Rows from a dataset
══════════

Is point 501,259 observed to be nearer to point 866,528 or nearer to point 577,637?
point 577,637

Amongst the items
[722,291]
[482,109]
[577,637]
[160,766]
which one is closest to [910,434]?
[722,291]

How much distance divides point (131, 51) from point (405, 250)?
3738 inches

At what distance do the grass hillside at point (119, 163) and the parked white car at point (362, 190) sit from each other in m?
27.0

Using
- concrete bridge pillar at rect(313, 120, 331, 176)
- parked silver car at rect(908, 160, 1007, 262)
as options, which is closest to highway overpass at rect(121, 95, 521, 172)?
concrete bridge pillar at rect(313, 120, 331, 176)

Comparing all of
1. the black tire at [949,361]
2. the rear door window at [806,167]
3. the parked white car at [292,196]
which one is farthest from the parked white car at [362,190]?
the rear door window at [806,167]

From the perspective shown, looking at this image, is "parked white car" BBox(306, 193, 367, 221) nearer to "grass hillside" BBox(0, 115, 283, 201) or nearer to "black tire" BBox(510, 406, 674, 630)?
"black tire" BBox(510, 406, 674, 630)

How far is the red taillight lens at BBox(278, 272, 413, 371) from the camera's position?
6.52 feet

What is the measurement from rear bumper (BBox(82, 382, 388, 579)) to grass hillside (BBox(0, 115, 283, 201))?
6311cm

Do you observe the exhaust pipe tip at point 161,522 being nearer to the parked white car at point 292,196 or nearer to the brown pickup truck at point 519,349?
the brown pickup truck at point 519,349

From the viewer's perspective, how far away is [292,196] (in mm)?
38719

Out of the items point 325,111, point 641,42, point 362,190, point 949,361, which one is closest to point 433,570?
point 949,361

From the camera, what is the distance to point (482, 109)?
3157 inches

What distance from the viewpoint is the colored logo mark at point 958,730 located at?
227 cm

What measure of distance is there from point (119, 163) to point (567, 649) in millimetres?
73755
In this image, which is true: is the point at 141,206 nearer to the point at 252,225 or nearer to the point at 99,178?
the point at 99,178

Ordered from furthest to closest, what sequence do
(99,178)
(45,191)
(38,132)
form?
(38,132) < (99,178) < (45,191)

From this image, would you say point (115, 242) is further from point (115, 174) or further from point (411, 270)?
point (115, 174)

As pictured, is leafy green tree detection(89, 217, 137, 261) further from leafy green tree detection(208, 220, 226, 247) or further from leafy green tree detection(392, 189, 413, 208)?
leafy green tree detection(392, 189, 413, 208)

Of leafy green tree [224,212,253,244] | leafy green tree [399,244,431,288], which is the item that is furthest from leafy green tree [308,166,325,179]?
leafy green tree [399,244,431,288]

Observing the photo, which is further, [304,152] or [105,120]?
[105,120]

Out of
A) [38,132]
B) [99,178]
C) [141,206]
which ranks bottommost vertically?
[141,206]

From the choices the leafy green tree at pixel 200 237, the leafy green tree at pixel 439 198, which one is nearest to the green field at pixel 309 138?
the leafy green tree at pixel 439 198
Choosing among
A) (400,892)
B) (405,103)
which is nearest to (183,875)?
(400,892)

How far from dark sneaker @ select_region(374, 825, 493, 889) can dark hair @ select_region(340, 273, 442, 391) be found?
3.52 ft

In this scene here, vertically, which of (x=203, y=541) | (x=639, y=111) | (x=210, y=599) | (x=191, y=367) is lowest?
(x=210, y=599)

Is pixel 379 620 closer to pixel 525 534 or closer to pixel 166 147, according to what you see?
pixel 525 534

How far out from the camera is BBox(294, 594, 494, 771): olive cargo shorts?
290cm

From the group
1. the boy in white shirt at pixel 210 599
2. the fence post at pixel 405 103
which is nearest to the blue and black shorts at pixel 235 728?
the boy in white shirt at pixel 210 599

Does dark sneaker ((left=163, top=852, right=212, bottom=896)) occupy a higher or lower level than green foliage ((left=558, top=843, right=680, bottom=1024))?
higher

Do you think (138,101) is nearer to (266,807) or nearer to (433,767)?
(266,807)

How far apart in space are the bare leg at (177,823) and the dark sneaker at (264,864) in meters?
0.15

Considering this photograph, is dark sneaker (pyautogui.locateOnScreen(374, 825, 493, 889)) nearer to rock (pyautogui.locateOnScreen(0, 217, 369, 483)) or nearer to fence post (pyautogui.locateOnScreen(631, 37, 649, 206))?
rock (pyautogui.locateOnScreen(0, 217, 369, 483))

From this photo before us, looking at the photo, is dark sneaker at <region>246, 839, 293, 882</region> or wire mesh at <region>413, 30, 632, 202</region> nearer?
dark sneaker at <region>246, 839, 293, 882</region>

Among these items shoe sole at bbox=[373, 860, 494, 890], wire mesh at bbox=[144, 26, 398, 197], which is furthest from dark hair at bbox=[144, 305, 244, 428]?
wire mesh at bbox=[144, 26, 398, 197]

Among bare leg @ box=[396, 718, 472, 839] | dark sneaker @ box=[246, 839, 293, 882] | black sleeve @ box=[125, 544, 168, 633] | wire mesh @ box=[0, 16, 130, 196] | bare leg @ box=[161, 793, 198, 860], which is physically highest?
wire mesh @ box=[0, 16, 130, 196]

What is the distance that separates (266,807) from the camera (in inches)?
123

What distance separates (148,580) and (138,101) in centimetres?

══════════

▶ **SET TASK**
Write out every one of the entries above again, line for line, with nothing changed.

▶ **OUTPUT**
Is point 501,259 observed to be nearer to point 866,528 or nearer to point 577,637?
point 577,637

Amongst the items
[722,291]
[482,109]
[577,637]
[160,766]
which one is closest to [910,434]?
[722,291]

How much distance divides point (131, 51) from point (405, 250)?
3738 inches

At what distance do the grass hillside at point (119, 163) and the parked white car at point (362, 190) sit from each other in m?
27.0

Using
- concrete bridge pillar at rect(313, 120, 331, 176)
- parked silver car at rect(908, 160, 1007, 262)
as options, which is closest to highway overpass at rect(121, 95, 521, 172)?
concrete bridge pillar at rect(313, 120, 331, 176)

Comparing all of
1. the black tire at [949,361]
2. the rear door window at [806,167]
3. the parked white car at [292,196]
which one is farthest from the parked white car at [362,190]?
the rear door window at [806,167]

From the perspective shown, looking at this image, is "parked white car" BBox(306, 193, 367, 221) nearer to "grass hillside" BBox(0, 115, 283, 201) or nearer to "black tire" BBox(510, 406, 674, 630)?
"black tire" BBox(510, 406, 674, 630)

How far is the red taillight lens at BBox(278, 272, 413, 371) from the camera's position?
6.52 feet

What is the measurement from rear bumper (BBox(82, 382, 388, 579)) to grass hillside (BBox(0, 115, 283, 201))?
6311cm

Do you observe the exhaust pipe tip at point 161,522 being nearer to the parked white car at point 292,196 or nearer to the brown pickup truck at point 519,349?
the brown pickup truck at point 519,349

From the viewer's perspective, how far away is [292,196] (in mm)?
38719

Out of the items point 325,111, point 641,42, point 362,190, point 949,361, which one is closest to point 433,570?
point 949,361

From the camera, what is the distance to point (482, 109)?
3157 inches

What distance from the viewpoint is the colored logo mark at point 958,730 located at?
227 cm

What measure of distance is there from point (119, 163) to point (567, 649) in millimetres?
73755
In this image, which is true: is the point at 141,206 nearer to the point at 252,225 or nearer to the point at 99,178?
the point at 99,178

Ordered from furthest to closest, what sequence do
(99,178)
(45,191)
(38,132)
form?
(38,132) < (99,178) < (45,191)

From this image, would you say point (115, 242) is further from point (115, 174) or further from point (411, 270)?
point (115, 174)

As pictured, is leafy green tree detection(89, 217, 137, 261) further from leafy green tree detection(208, 220, 226, 247) or further from leafy green tree detection(392, 189, 413, 208)?
leafy green tree detection(392, 189, 413, 208)

Of leafy green tree [224,212,253,244] | leafy green tree [399,244,431,288], which is the item that is furthest from leafy green tree [308,166,325,179]?
leafy green tree [399,244,431,288]

Observing the photo, which is further, [304,152] or [105,120]?
[105,120]

Out of
A) [38,132]
B) [99,178]
C) [141,206]
which ranks bottommost vertically?
[141,206]

From the choices the leafy green tree at pixel 200 237, the leafy green tree at pixel 439 198, which one is nearest to the green field at pixel 309 138?
the leafy green tree at pixel 439 198
Choosing among
A) (400,892)
B) (405,103)
which is nearest to (183,875)?
(400,892)

How far from dark sneaker @ select_region(374, 825, 493, 889) can dark hair @ select_region(340, 273, 442, 391) be found?
3.52 ft

In this scene here, vertically, which of (x=203, y=541) | (x=639, y=111) | (x=210, y=599) | (x=191, y=367) is lowest?
(x=210, y=599)

Is pixel 379 620 closer to pixel 525 534 or closer to pixel 166 147, according to what you see?
pixel 525 534

How far out from the camera is BBox(294, 594, 494, 771): olive cargo shorts?
290cm

From the group
1. the boy in white shirt at pixel 210 599
2. the fence post at pixel 405 103
which is nearest to the blue and black shorts at pixel 235 728?
the boy in white shirt at pixel 210 599

Does dark sneaker ((left=163, top=852, right=212, bottom=896)) occupy a higher or lower level than green foliage ((left=558, top=843, right=680, bottom=1024))?
higher

Do you think (138,101) is nearer to (266,807) or nearer to (433,767)?
(266,807)

How far apart in space are the bare leg at (177,823) and the dark sneaker at (264,864) in meters?
0.15

Considering this photograph, is dark sneaker (pyautogui.locateOnScreen(374, 825, 493, 889)) nearer to rock (pyautogui.locateOnScreen(0, 217, 369, 483)) or nearer to fence post (pyautogui.locateOnScreen(631, 37, 649, 206))?
rock (pyautogui.locateOnScreen(0, 217, 369, 483))

From this photo before us, looking at the photo, is dark sneaker at <region>246, 839, 293, 882</region> or wire mesh at <region>413, 30, 632, 202</region> nearer?
dark sneaker at <region>246, 839, 293, 882</region>

Among these items shoe sole at bbox=[373, 860, 494, 890], wire mesh at bbox=[144, 26, 398, 197], which is furthest from dark hair at bbox=[144, 305, 244, 428]?
wire mesh at bbox=[144, 26, 398, 197]

Among bare leg @ box=[396, 718, 472, 839] | dark sneaker @ box=[246, 839, 293, 882] | black sleeve @ box=[125, 544, 168, 633] | wire mesh @ box=[0, 16, 130, 196] | bare leg @ box=[161, 793, 198, 860], which is physically highest?
wire mesh @ box=[0, 16, 130, 196]

What is the distance that separates (266,807) from the camera (in inches)?
123

What distance separates (148,580) and (138,101) in centimetres?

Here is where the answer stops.